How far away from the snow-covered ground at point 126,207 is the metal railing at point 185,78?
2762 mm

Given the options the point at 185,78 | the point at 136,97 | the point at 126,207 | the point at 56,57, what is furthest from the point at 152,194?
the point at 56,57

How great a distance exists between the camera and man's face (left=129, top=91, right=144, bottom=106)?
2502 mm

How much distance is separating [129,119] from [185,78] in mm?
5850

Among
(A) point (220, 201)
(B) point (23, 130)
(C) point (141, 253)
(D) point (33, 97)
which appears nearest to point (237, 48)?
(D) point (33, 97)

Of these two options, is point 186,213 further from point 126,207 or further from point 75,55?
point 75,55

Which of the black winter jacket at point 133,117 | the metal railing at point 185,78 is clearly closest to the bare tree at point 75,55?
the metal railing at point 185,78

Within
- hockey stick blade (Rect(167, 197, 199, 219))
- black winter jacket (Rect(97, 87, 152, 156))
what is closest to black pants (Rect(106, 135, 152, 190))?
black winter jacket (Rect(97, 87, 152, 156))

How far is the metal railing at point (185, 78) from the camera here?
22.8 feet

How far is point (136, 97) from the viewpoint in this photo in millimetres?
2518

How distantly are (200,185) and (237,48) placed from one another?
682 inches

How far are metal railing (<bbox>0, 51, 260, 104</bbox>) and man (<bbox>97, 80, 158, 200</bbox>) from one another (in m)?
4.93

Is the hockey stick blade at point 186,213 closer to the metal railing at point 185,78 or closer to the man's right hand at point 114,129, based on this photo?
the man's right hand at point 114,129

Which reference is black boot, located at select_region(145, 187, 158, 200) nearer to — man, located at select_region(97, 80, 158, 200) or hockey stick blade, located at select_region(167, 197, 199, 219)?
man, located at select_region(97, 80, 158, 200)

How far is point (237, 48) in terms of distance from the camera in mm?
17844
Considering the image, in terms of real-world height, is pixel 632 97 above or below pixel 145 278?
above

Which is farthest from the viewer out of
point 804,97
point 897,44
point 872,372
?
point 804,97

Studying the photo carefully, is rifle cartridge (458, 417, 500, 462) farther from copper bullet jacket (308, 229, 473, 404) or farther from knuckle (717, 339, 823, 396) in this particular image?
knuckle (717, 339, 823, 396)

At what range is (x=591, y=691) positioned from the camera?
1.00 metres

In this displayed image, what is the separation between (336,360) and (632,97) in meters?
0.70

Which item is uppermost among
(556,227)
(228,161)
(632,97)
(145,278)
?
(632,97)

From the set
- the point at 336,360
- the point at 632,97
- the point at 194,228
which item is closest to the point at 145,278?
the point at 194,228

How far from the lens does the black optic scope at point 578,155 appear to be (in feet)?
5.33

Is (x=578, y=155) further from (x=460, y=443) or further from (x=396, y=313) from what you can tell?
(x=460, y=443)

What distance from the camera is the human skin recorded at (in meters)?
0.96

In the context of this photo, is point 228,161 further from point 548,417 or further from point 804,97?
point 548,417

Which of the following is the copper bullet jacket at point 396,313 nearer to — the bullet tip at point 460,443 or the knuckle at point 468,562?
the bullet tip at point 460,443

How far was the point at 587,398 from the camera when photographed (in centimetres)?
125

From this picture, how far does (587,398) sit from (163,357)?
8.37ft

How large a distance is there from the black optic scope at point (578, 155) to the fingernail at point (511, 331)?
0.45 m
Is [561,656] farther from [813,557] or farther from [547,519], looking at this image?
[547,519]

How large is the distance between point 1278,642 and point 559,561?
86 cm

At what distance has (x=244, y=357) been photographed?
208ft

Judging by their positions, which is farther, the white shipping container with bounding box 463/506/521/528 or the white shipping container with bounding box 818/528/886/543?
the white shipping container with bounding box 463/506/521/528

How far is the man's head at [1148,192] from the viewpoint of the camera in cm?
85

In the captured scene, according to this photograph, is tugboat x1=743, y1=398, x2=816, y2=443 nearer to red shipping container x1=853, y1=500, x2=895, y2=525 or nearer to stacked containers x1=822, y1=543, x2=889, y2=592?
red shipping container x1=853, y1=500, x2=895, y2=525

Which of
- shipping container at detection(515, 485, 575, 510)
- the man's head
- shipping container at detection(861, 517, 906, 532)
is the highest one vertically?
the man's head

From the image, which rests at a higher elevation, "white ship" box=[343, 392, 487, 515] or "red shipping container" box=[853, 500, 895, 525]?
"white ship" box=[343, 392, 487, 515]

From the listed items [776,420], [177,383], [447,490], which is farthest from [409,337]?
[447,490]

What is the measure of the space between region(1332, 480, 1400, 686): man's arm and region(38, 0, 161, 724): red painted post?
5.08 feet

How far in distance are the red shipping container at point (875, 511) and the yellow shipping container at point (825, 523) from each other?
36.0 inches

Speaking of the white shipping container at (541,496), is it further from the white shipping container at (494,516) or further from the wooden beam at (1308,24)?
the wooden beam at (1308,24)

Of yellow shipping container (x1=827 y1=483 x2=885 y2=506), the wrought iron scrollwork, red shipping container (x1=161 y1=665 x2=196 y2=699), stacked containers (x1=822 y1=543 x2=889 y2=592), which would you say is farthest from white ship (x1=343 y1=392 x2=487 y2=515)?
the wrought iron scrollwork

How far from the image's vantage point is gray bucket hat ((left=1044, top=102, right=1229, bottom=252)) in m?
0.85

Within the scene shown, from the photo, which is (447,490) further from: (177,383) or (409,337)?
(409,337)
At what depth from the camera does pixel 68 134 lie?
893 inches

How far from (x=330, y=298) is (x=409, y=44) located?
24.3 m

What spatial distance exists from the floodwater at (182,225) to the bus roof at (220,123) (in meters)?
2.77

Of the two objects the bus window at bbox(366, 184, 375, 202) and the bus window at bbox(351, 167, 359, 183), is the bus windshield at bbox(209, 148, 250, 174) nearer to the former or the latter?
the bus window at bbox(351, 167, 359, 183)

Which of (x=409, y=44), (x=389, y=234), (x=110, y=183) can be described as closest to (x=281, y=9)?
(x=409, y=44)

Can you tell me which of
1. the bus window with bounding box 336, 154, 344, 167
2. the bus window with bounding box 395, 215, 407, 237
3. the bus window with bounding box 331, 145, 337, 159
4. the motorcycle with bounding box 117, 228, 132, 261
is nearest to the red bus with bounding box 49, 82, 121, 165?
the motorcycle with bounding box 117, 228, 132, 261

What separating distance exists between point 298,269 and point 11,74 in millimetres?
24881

::::::::

Quote the lines above without changes, starting with the line that contains "At what depth" and continuing through the last line, both included.

At what depth from the camera does pixel 68 134 lie?
893 inches

How far from (x=330, y=298) is (x=409, y=44) located?
24.3 m

What spatial distance exists from the floodwater at (182,225) to the bus roof at (220,123) (in meters)?
2.77

Of the two objects the bus window at bbox(366, 184, 375, 202) and the bus window at bbox(351, 167, 359, 183), is the bus windshield at bbox(209, 148, 250, 174) nearer to the former or the latter?
the bus window at bbox(351, 167, 359, 183)

Which of (x=409, y=44), (x=389, y=234), (x=110, y=183) can be described as closest to (x=281, y=9)?
(x=409, y=44)

Can you tell me which of
1. the bus window with bounding box 336, 154, 344, 167
2. the bus window with bounding box 395, 215, 407, 237
3. the bus window with bounding box 331, 145, 337, 159
4. the motorcycle with bounding box 117, 228, 132, 261
is nearest to the red bus with bounding box 49, 82, 121, 165?
the motorcycle with bounding box 117, 228, 132, 261

What separating distance exists between point 298,269 and point 11,74 in millimetres?
24881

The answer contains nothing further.